Over the years, I have heard many experiences and have read a few studies about using irrigation on pastures. The experiences and studies both show that more often than not, irrigation doesn’t work well. These are the questions a grazier needs to answer to see if irrigation can work for them:
- Do you have access to the volume of water you need? Optimum pasture sward can be produced with one inch of water (27,000 gallons per acre) every week. Obviously, it gets by with much less. For my example lets irrigate a half of an inch a week (13,750 gallons). With a forty-acre pasture system, this would require 540,000 gallons per week.
- Do you need legal permission to use this much water? As I understand DEC rules, they allow taking up to 100,000 gallons per day from surface water.
- Do you have the infrastructure to move the water around your pastures? This is where the math gets complicated. It involves what type of sprinkler system you’ll be using. For example, the K-Line system (photo 1) handles low volume for smaller areas, like 8 acres in seven days. It requires a flow rate of 40 GPM at 50 PSI at the pump discharge: Sizing a pump to this depends on size of your water lines, how many sprinklers, and the amount of head or elevation the water needs to travel up or down.

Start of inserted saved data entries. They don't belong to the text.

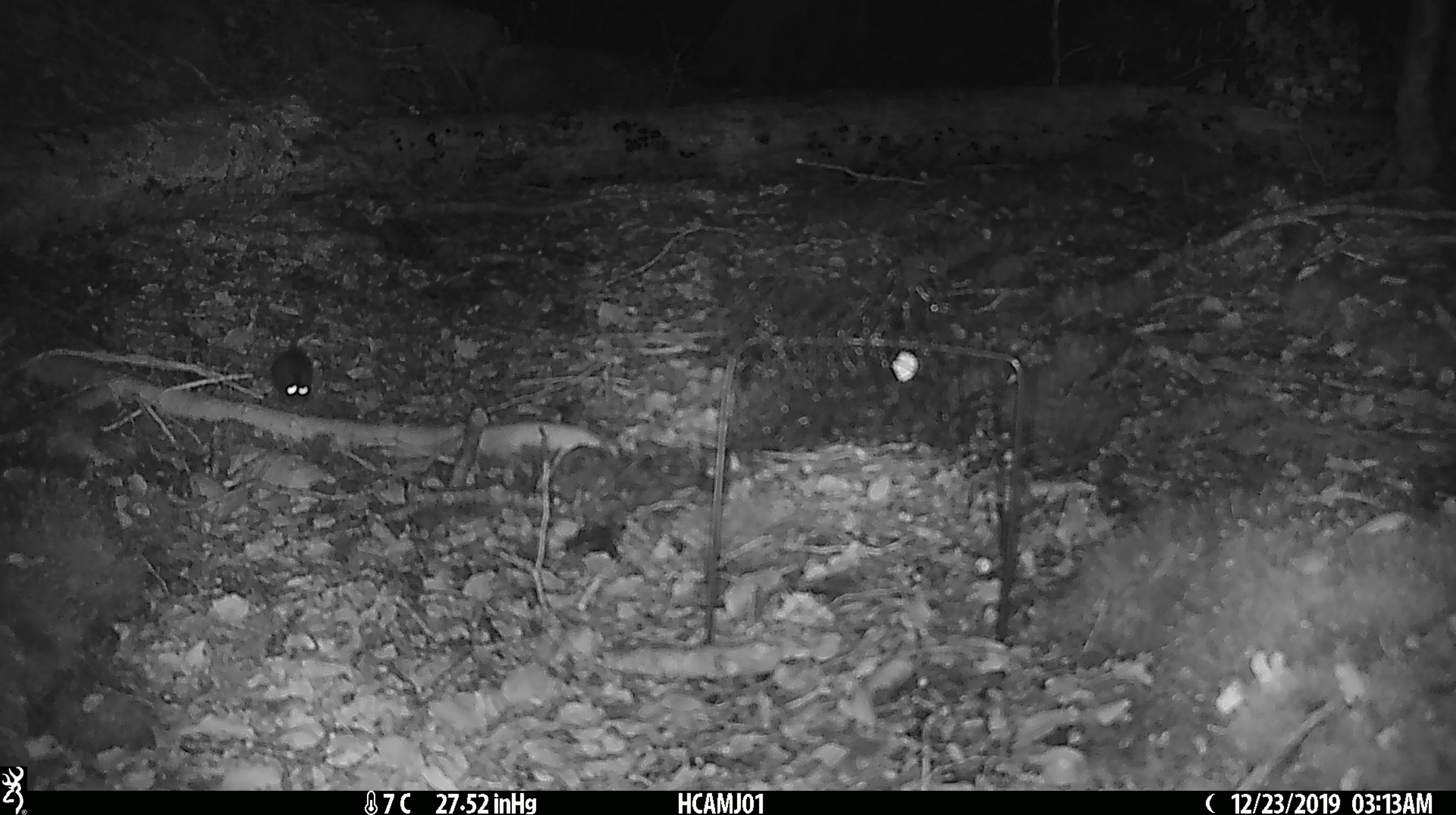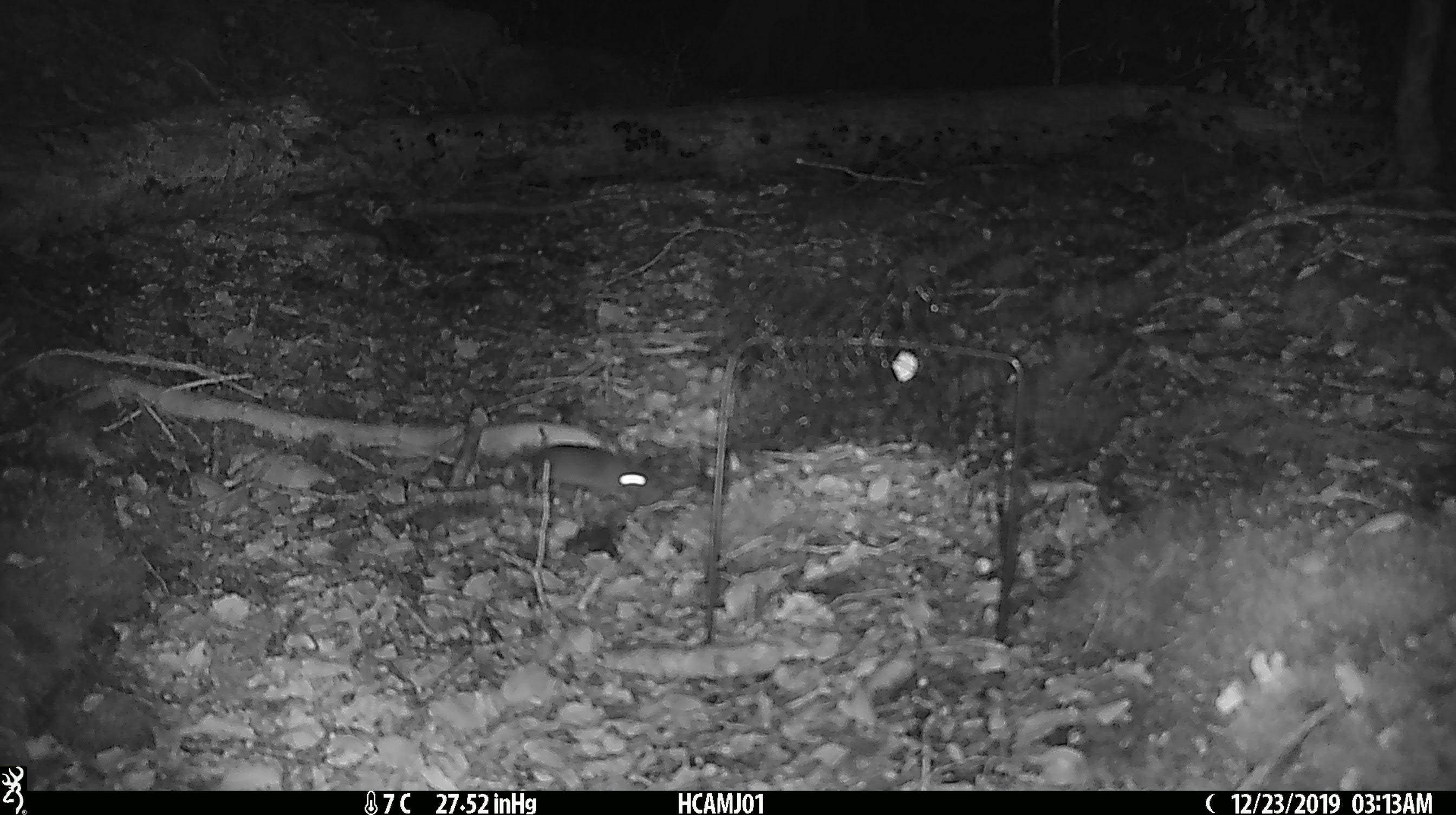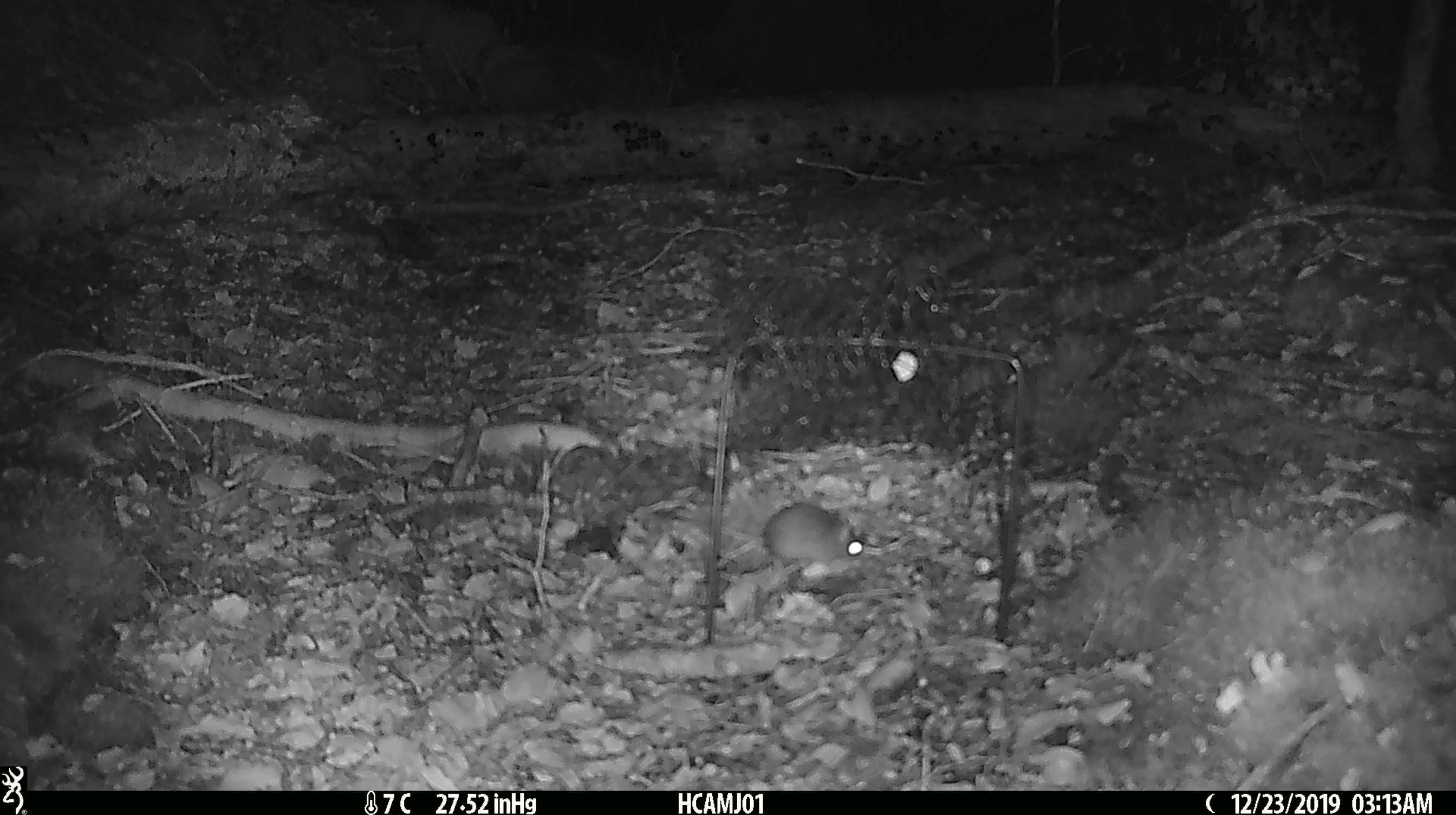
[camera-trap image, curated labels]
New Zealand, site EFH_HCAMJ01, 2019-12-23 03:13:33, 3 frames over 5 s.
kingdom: Animalia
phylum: Chordata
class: Mammalia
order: Rodentia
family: Muridae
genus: Mus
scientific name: Mus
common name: mouse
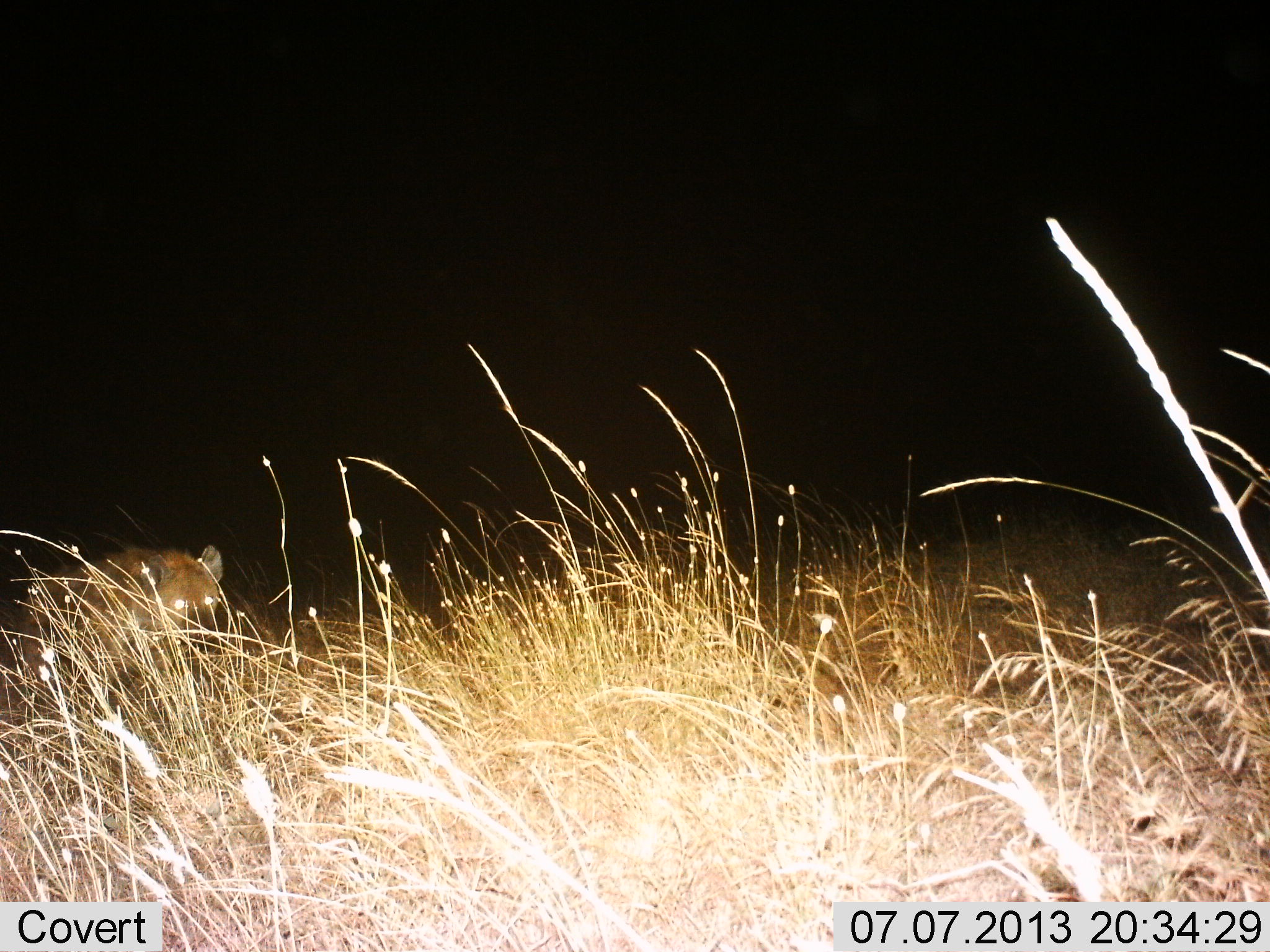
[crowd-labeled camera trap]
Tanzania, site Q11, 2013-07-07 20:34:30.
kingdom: Animalia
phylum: Chordata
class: Mammalia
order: Carnivora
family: Hyaenidae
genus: Crocuta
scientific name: Crocuta crocuta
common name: spotted hyena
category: hyenaspotted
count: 1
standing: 46%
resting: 0%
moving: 54%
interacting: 0%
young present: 0%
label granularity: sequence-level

- If you move up to the water reel system (photo 2) for larger pastures these requirements go up to: 75-150 GPM at 70-120 PSI.
On-Farm Example
The most sustainable pasture irrigation system I’ve had the opportunity to visit was on Birds All Dairy in Canaseraga NY. Janice Brown and her husband Kim Shaklee have operated the 40 cow grazing dairy since 1993. Kim was an irrigation manager for a number of farms in Colorado before they moved here to New York. When they came the resources they specifically looked for was: reasonably priced and a farm that had irrigation potential. His design consists of:
- A pond supplied by a stream acts as his reliable source of surface water for the system. In dry times the rate of flow isn’t high enough to supply the 80,000 gallons a day the small Kifco hard hose traveler can apply.
- He uses an electric pump to pump out of the wetland at night (lower electric rates) up to a holding pond 130 feet above the wetland.
- He has six inch lines connecting the wetland and holding pond. The same line feed from the pond to valves in the different pastures.
- From these valves he connects a booster pump that adds to the gravity from the uphill ponds to provide the flow required for the water reel.